To think about everything that I should be doing in the office but can’t. To think about everything that I need to be writing: my e-book on egg donation is pretty much finished but I haven’t had time to input the final edits or to speak with my design and production team about getting it ready for the marketplace; I have an article on egg donation and surrogacy contracts that is due to the American Bar Association in a matter of days; I have to talk to my publisher about revising The Infertility Survival Handbook; I want to write a blog about a RESOLVE event I co-hosted on March 24th at Bis.Co.Latte Cafe in NYC regarding the legal issues egg and embryo donation; and oh yeah I am supposed to be teaching a class on third-party assisted reproduction at a law school and I have to prepare the syllabus (that one may not happen).
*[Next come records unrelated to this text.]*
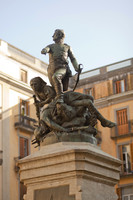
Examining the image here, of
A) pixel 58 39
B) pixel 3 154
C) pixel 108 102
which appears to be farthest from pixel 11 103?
pixel 58 39

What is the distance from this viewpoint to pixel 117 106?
35.4 m

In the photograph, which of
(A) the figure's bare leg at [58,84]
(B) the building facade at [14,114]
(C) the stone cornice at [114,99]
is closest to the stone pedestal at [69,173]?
(A) the figure's bare leg at [58,84]

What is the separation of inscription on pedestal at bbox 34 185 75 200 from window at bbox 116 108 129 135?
87.8 feet

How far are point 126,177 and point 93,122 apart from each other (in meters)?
24.9

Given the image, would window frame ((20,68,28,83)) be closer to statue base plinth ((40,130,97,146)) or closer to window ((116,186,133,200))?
window ((116,186,133,200))

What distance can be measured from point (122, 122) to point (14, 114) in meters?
9.05

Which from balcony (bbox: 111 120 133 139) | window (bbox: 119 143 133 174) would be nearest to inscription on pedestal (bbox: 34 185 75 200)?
window (bbox: 119 143 133 174)

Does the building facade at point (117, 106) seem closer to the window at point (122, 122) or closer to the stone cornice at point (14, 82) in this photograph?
the window at point (122, 122)

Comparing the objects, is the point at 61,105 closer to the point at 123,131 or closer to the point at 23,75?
the point at 23,75

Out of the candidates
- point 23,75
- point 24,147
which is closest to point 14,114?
point 24,147

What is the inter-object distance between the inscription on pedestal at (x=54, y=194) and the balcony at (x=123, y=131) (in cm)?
2626

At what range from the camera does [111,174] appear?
8.09 meters

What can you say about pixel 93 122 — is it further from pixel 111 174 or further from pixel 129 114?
pixel 129 114

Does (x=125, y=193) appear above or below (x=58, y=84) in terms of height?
below
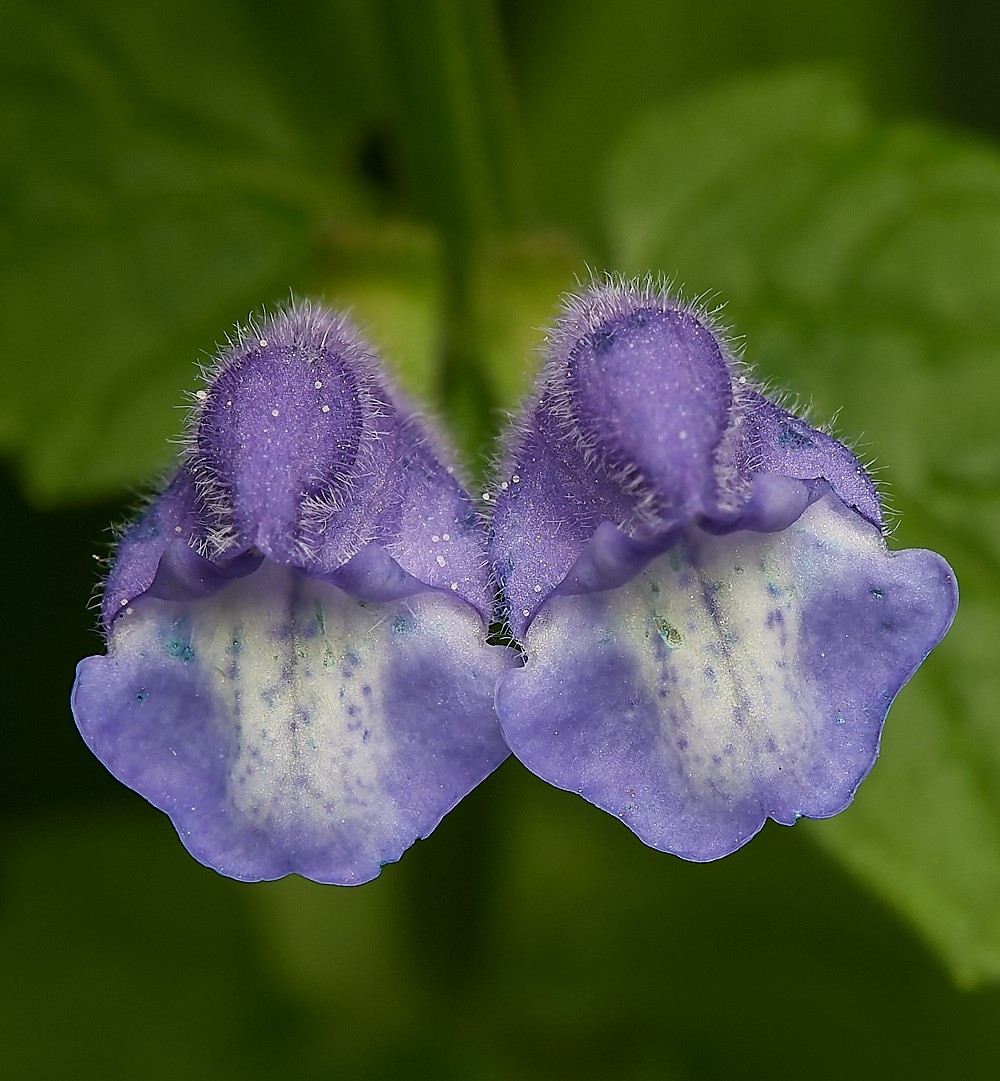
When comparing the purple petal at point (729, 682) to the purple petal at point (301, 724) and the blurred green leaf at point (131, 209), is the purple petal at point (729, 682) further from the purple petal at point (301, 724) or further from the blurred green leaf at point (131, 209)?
the blurred green leaf at point (131, 209)

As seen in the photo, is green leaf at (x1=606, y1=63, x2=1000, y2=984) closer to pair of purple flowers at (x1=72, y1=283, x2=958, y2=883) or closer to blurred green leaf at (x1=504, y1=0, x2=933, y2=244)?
pair of purple flowers at (x1=72, y1=283, x2=958, y2=883)

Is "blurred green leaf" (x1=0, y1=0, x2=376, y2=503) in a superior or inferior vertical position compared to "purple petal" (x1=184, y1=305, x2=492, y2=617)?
inferior

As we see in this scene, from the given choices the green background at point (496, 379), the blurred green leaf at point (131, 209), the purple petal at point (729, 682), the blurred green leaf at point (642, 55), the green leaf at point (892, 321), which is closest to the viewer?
the purple petal at point (729, 682)

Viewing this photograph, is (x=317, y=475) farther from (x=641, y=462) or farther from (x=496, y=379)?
Result: (x=496, y=379)

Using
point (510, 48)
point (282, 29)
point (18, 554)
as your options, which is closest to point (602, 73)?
point (510, 48)

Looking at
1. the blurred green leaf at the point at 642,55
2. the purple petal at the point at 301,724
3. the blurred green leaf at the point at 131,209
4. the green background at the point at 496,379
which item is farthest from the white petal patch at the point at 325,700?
the blurred green leaf at the point at 642,55

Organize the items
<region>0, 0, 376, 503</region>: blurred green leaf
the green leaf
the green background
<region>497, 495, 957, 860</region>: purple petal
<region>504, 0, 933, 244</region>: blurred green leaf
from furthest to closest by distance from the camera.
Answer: <region>504, 0, 933, 244</region>: blurred green leaf → <region>0, 0, 376, 503</region>: blurred green leaf → the green background → the green leaf → <region>497, 495, 957, 860</region>: purple petal

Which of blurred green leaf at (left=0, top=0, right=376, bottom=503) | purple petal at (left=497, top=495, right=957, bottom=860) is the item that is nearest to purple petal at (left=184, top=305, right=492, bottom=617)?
purple petal at (left=497, top=495, right=957, bottom=860)

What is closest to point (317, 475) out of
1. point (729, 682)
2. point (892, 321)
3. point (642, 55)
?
point (729, 682)
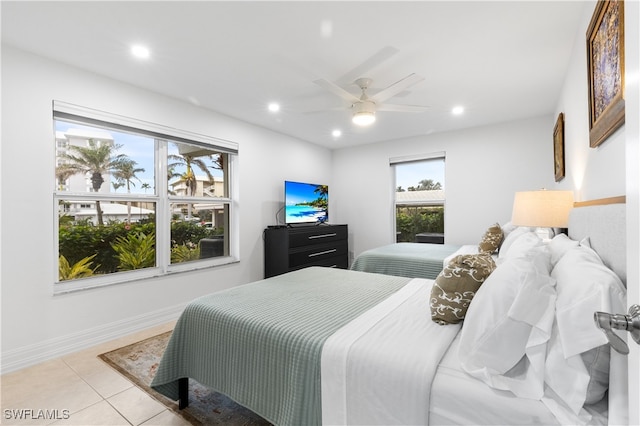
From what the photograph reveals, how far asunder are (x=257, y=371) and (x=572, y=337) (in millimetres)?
1195

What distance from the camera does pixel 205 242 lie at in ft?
12.5

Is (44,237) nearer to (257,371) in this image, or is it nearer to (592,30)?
(257,371)

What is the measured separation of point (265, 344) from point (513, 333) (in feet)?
3.22

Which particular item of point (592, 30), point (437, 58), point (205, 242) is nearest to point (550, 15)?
point (592, 30)

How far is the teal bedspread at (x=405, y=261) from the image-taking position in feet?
10.0

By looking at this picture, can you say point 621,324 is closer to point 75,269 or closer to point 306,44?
point 306,44

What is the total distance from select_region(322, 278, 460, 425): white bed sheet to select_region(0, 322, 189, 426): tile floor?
1083 mm

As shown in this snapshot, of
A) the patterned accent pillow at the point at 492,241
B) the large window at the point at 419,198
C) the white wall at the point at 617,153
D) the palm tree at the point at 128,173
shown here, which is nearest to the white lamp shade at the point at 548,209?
the white wall at the point at 617,153

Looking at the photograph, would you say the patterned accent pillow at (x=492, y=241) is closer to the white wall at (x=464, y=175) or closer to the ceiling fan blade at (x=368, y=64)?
the white wall at (x=464, y=175)

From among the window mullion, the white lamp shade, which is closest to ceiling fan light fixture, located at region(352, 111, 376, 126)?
the white lamp shade

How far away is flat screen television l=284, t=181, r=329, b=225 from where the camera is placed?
454 centimetres

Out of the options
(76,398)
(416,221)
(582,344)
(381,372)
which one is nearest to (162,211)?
(76,398)

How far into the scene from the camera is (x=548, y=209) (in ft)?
7.45

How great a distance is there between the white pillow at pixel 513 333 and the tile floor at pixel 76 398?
1.60 meters
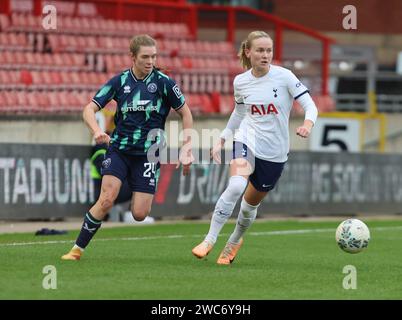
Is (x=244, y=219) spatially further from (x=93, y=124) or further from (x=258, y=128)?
(x=93, y=124)

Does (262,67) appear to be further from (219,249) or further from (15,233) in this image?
(15,233)

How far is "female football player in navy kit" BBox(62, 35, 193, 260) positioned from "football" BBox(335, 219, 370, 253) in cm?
174

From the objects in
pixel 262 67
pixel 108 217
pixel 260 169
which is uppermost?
pixel 262 67

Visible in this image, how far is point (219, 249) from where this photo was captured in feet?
46.2

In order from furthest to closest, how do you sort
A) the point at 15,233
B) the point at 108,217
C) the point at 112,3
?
the point at 112,3 → the point at 108,217 → the point at 15,233

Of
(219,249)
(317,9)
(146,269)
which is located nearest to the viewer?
(146,269)

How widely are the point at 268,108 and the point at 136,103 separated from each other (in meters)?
1.30

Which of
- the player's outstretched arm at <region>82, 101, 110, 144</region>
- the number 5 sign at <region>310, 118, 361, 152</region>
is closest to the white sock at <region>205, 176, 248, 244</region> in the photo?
the player's outstretched arm at <region>82, 101, 110, 144</region>

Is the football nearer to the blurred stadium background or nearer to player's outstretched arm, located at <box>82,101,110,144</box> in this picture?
player's outstretched arm, located at <box>82,101,110,144</box>

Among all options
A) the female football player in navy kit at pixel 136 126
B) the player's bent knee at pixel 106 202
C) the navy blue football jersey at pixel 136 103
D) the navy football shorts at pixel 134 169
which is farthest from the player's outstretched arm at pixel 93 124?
the player's bent knee at pixel 106 202

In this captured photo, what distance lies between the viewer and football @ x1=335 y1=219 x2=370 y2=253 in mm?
11930

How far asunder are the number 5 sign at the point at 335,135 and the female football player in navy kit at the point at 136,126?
15.1 meters

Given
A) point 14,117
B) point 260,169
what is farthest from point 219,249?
point 14,117

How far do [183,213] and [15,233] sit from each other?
507cm
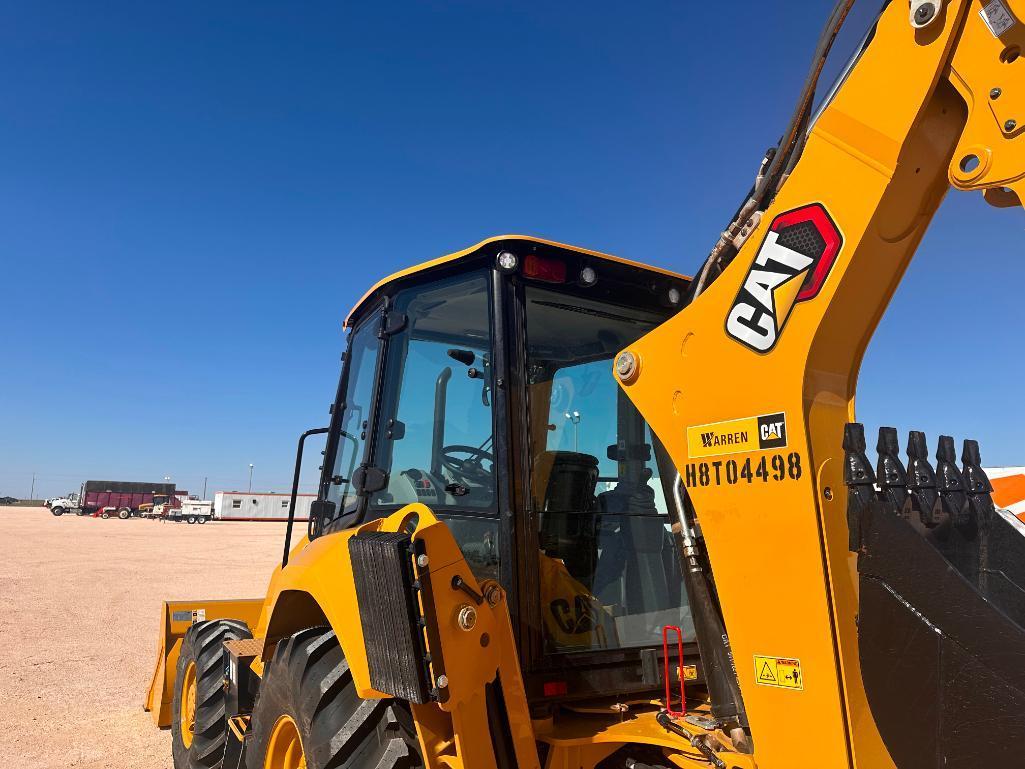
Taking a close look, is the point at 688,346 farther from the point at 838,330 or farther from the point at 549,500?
the point at 549,500

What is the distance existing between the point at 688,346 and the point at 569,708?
1546 millimetres

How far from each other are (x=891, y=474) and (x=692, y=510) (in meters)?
0.62

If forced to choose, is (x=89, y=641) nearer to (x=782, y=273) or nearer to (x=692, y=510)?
(x=692, y=510)

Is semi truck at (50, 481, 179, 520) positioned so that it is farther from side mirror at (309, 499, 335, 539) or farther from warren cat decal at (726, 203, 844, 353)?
warren cat decal at (726, 203, 844, 353)

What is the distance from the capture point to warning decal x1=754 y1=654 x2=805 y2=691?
1.84 metres

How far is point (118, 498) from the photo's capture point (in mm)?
60062

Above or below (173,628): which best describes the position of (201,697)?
below

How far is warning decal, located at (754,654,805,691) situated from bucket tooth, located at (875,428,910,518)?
1.47 ft

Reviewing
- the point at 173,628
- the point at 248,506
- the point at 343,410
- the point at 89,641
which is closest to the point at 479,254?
the point at 343,410

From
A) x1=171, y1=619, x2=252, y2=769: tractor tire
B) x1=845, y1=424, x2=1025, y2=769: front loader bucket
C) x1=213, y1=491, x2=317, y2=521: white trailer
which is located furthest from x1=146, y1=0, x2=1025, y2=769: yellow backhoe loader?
x1=213, y1=491, x2=317, y2=521: white trailer

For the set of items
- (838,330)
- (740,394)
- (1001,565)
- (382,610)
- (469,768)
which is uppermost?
(838,330)

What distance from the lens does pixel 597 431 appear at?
3.39 m

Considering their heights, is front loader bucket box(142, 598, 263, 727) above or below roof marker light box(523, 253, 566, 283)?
below

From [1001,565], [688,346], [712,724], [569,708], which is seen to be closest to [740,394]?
[688,346]
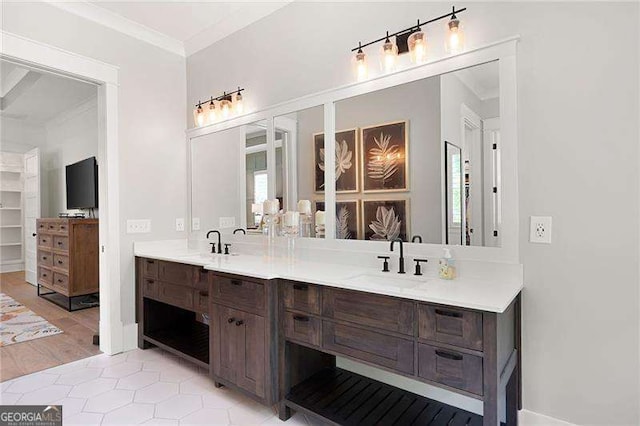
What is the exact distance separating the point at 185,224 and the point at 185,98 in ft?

To think about all the contracts that I need to draft and edit for clients.
To think about the new series of blogs I am working on (perhaps it too will become an e-book?) on the mind-body connection in dealing with and resolving infertility. Thanks to a Facebook friend, I discovered a wealth of information on something called “Conscious Conception.” I have a ton of research to do on Conscious Conception, it is a seed germinating in my mind and something I very much want to talk about. Just this morning I was staffing out work in the office and we got into a long conversation about how much I believe faith plays in people’s ability to deal with and overcome fertility.
And yet, all I am capable of on this gorgeous sunny day is to THINK about the overwhelming amount of things that are filling my proverbial plate. I am utterly and completely without the ability to deal with any of it today. For today my goal is to be able to breathe. One of the fundamental things in life which I must attend to if I am going to get back to these things, yes? Yet, instead of recognizing the very important need to take care of my own health, I have been beating myself up for my inability to do my work. I feel like I am drowning, literally and figuratively.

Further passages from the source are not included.